Task item ->
Take the line that contains "kingdom: Animalia" and all lines after it, up to and including the last line of the data, and write them out exactly; nothing else belongs in the answer.

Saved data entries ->
/---

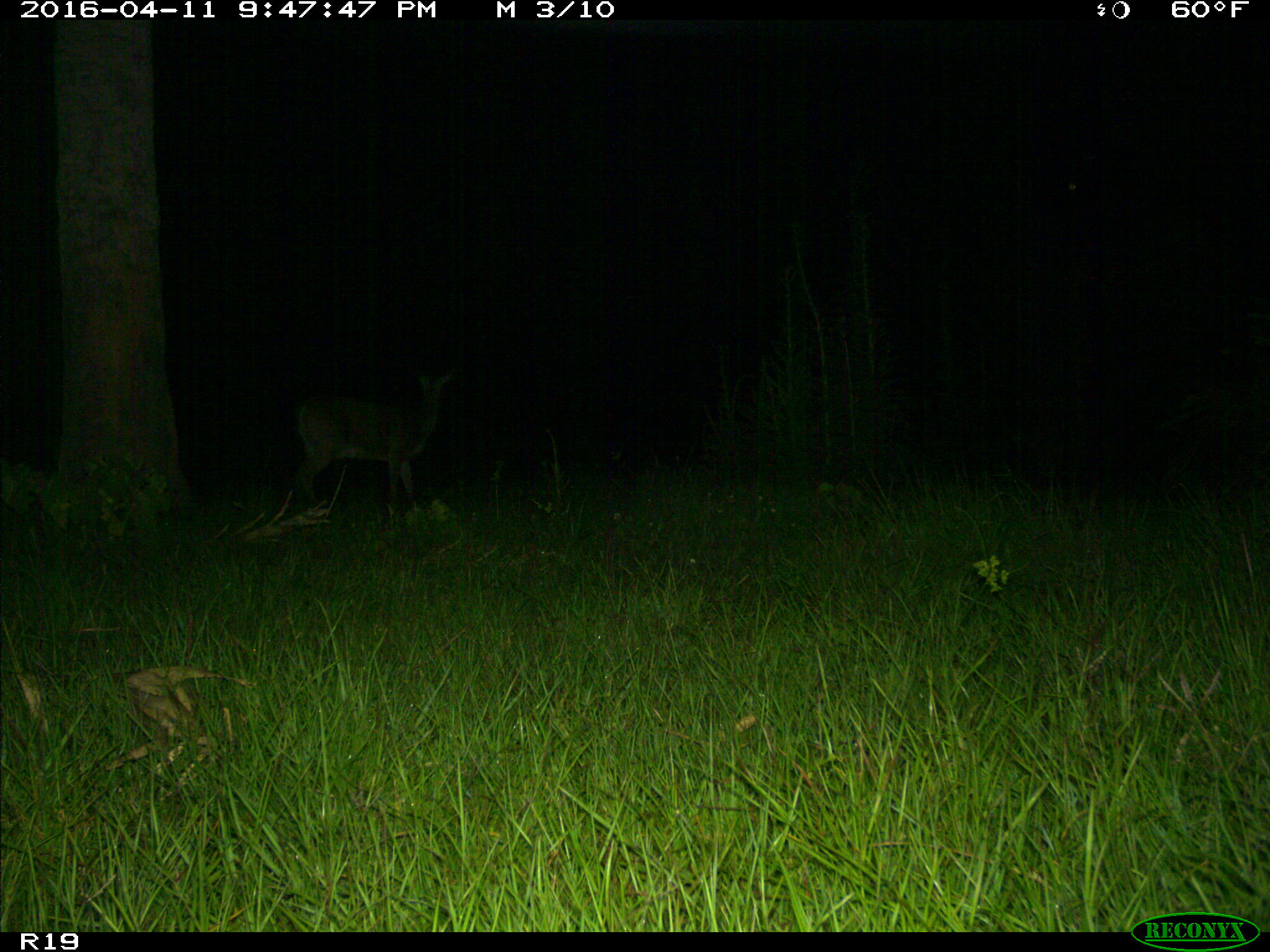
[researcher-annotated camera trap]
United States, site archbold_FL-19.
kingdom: Animalia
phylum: Chordata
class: Mammalia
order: Artiodactyla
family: Cervidae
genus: Odocoileus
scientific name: Odocoileus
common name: deer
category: unidentified deer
Unidentified deer (deer) (Odocoileus).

\---

Exercise result ->
kingdom: Animalia
phylum: Chordata
class: Mammalia
order: Artiodactyla
family: Cervidae
genus: Odocoileus
scientific name: Odocoileus
common name: deer
category: unidentified deer
Unidentified deer (deer) (Odocoileus).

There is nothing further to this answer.